Sri Mulyani menjelaskan ekonomi Indonesia masih menunjukkan ketahanan pada kuartal III 2024 dengan pertumbuhan 4,95% yoy, terutama didukung oleh komponen investasi, konsumsi, dan ekspor.
Hal ini didukung oleh kenaikan investasi, stabilnya konsumsi rumah tangga, serta belanja pemerintah yang meningkat di akhir tahun.
"Selain itu, Pilkada yang dilakukan serentak pada November 2024 dan musim libur di akhir tahun menjadi faktor pendorong positif prospek pertumbuhan ekonomi kuartal IV 2024," sebut dia.
Terlebih, neraca perdagangan juga masih berada dalam status surplus pada 2024, indeks PMI pada Desember 2024 yang diklaim kembali masuk ke zona ekspansif.
Dari sisi global, dia menuturkan ekonomi dunia menghadapi divergensi, yaitu pertumbuhan ekonomi yang berbeda-beda dan menimbulkan kompleksitas serta ketidakpastian di pasar keuangan yang makin meningkat.
Pada kuartal IV 2024, ekonomi Amerika Serikat (AS) masih tumbuh kuat, disusul dengan ekonomi China yang mulai menunjukkan tanda pemulihan. Di sisi lain, ekonomi Eropa dan Jepang masih lemah.
Menurut Sri Mulyani, arah kebijakan pemerintah dan bank sentral AS juga menjadi faktor yang memberi pengaruh paling besar terhadap kondisi ketidakpastian pasar keuangan global.
Ekonomi AS Menguat
"Ekonomi AS yang menguat, pasar tenaga kerja membaik, dampak kebijakan tarif yang dilakukan di AS diperkirakan akan mempengaruhi proses penurunan inflasi menjadi tertahan. Jadi inflasi diperkirakan masih di level yang kuat," sebut Sri Mulyani.
Hal ini, sambung dia, tentu mempengaruhi kebijakan suku bunga acuan The Fed dengan ekspektasi terjadinya penurunan menjadi lebih terbatas, akibat inflasi tertahan dan kebijakan tarif Presiden AS Donald Trump.

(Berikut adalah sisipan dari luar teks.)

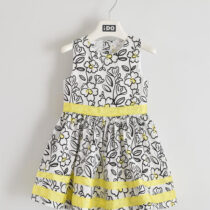 iDo Sleeveless Floral Dress 75200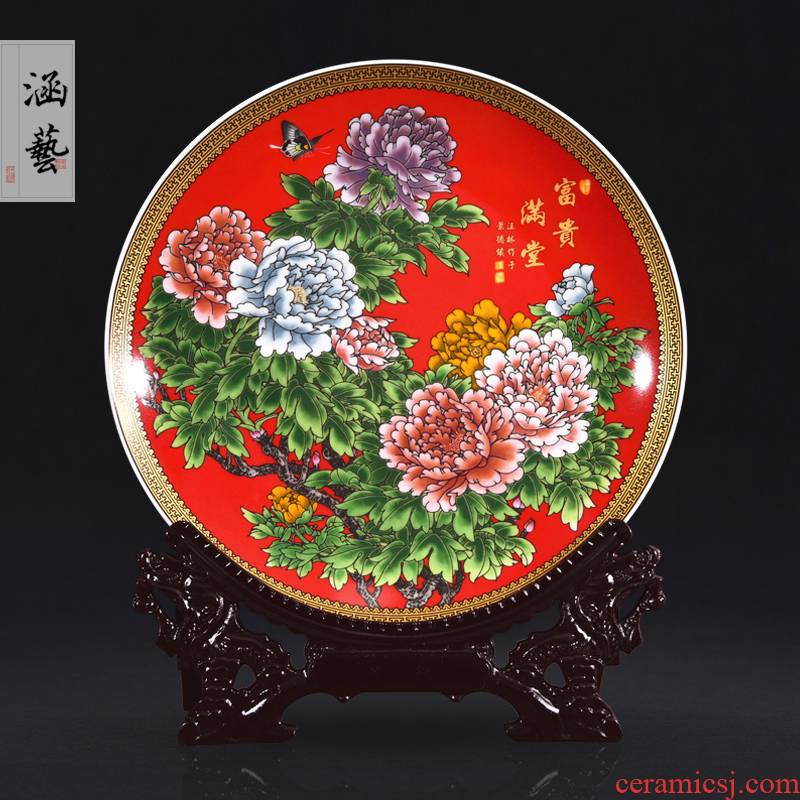 Jingdezhen ceramics powder enamel with a silver spoon in its ehrs expressions using the and decorative plates of new Chinese style household adornment handicraft furnishing articles sitting room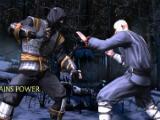 Matching up in Mortal Kombat X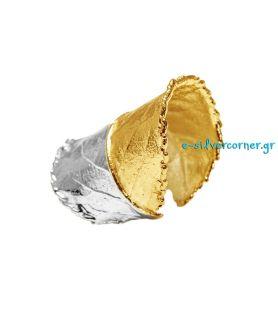 Δαχτυλίδι ''Τριανταφυλλιά''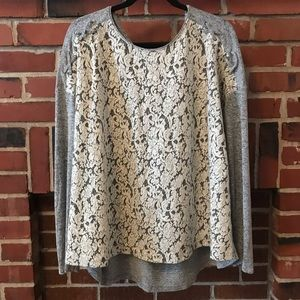 🔥Maurices Grey & Cream Lace Long Sleeve Top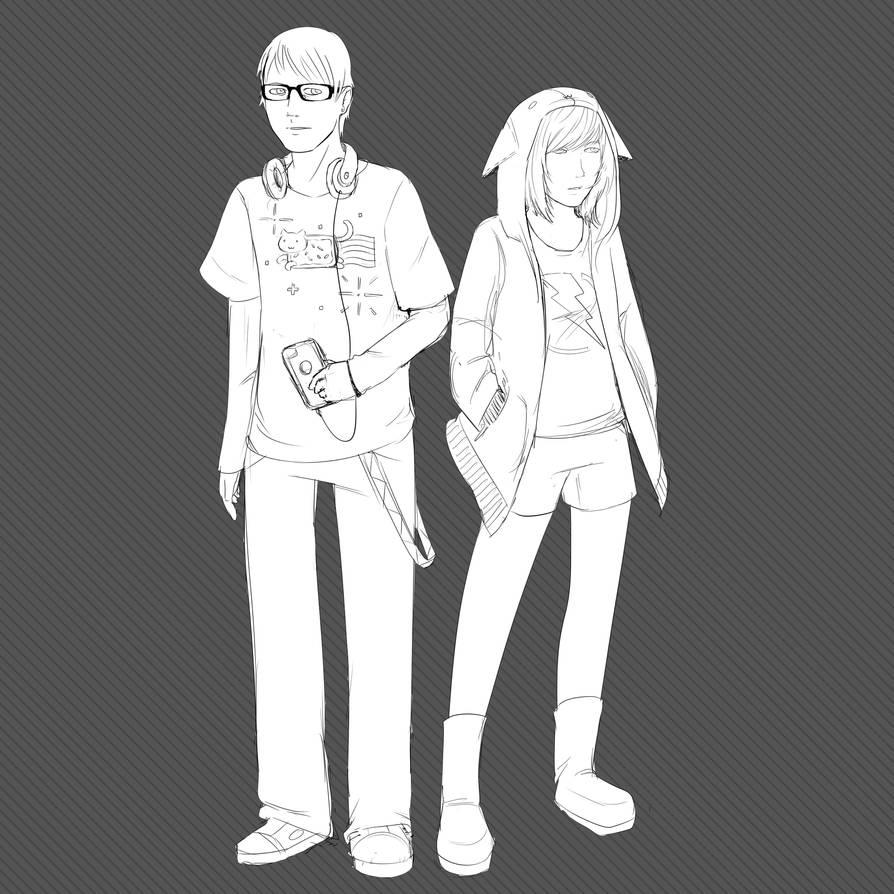Duo by InsomniaDoodles
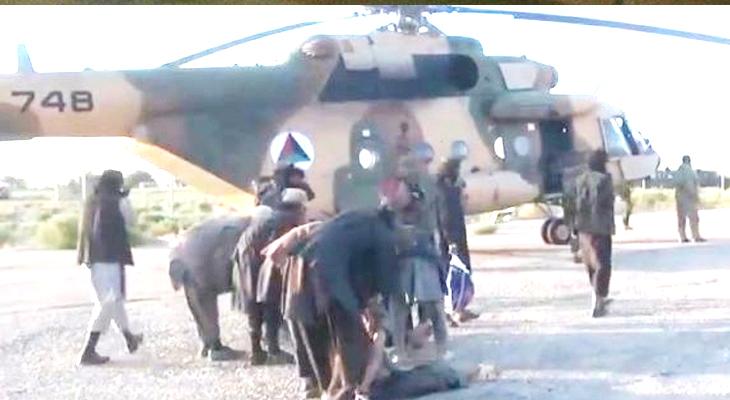 Amerika, Afganistan'daki DAEŞ'li teröristleri kurtardı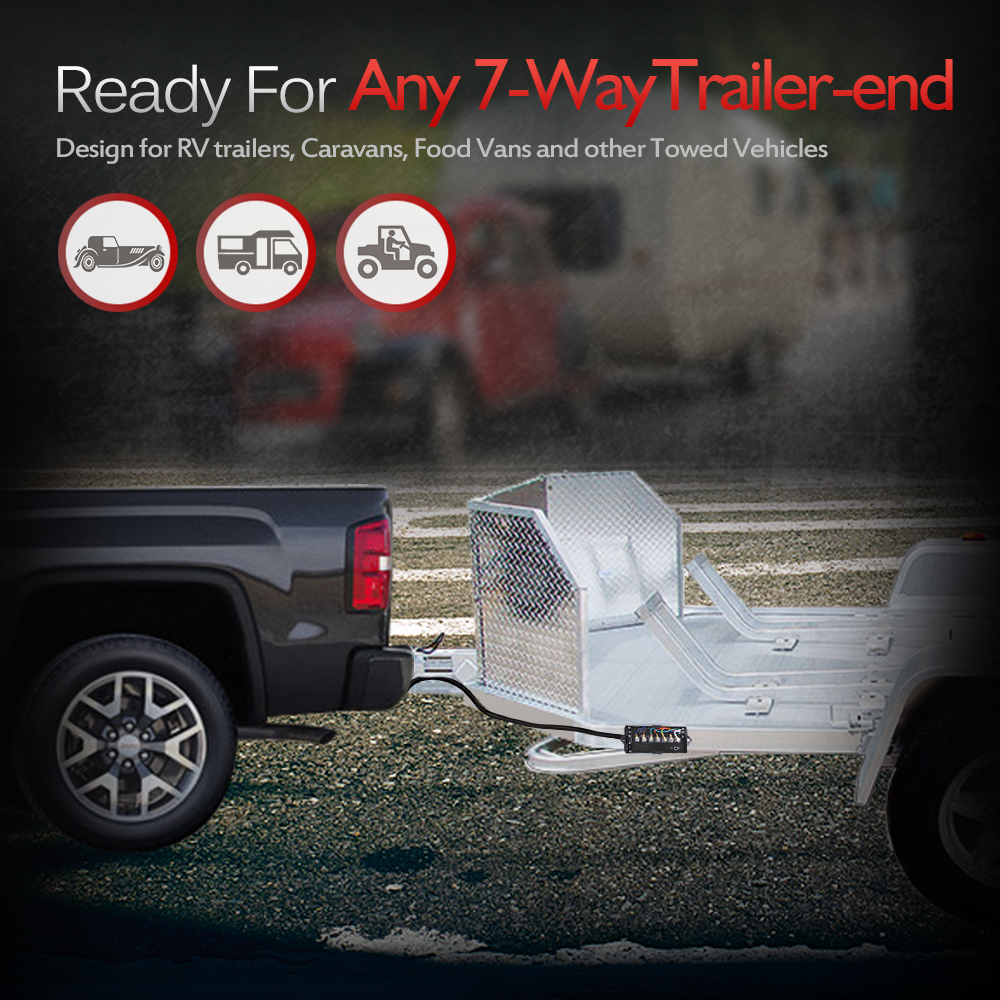 medium resolution of 7 way trailer truck camper plug cord inline harness kit rv blade molded wire 8ft
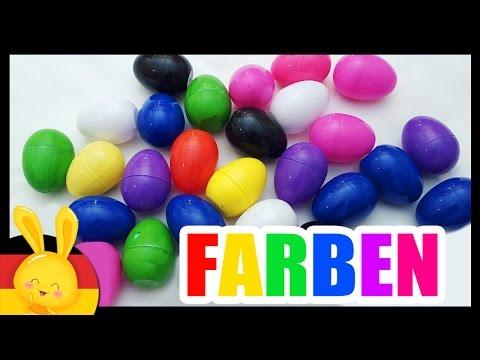farben lernen für kleinkinder deutsch - Das Farbenlied - Kinder Überraschung - Titounis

Dari sisi fiskal, AS akan lebih ekspansif dan akan mendorong imbal hasil obligasi AS atau yield US treasury tetap tinggi, baik tenor jangka pendek maupun jangka panjang.
Presiden AS, Donald Trump berencana meminta bank sentral, The Federal Reserve (The Fed) untuk segera menurunkan suku bunga sebagai langkah menggerakkan perekonomian terbesar di dunia itu.
Pernyataan itu diungkapkan Trump kurang dari seminggu sebelum para pejabat The Fed akan rapat menentukan kebijakan suku bunga acuan alias Fed Fund Rate (FFR).
Sri Mulyani menjelaskan bahwa nilai tukar rupiah tetap terkendali meskipun menghadapi tantangan global yang tinggi. Hal ini berkat kebijakan stabilisasi yang dilakukan oleh Bank Indonesia.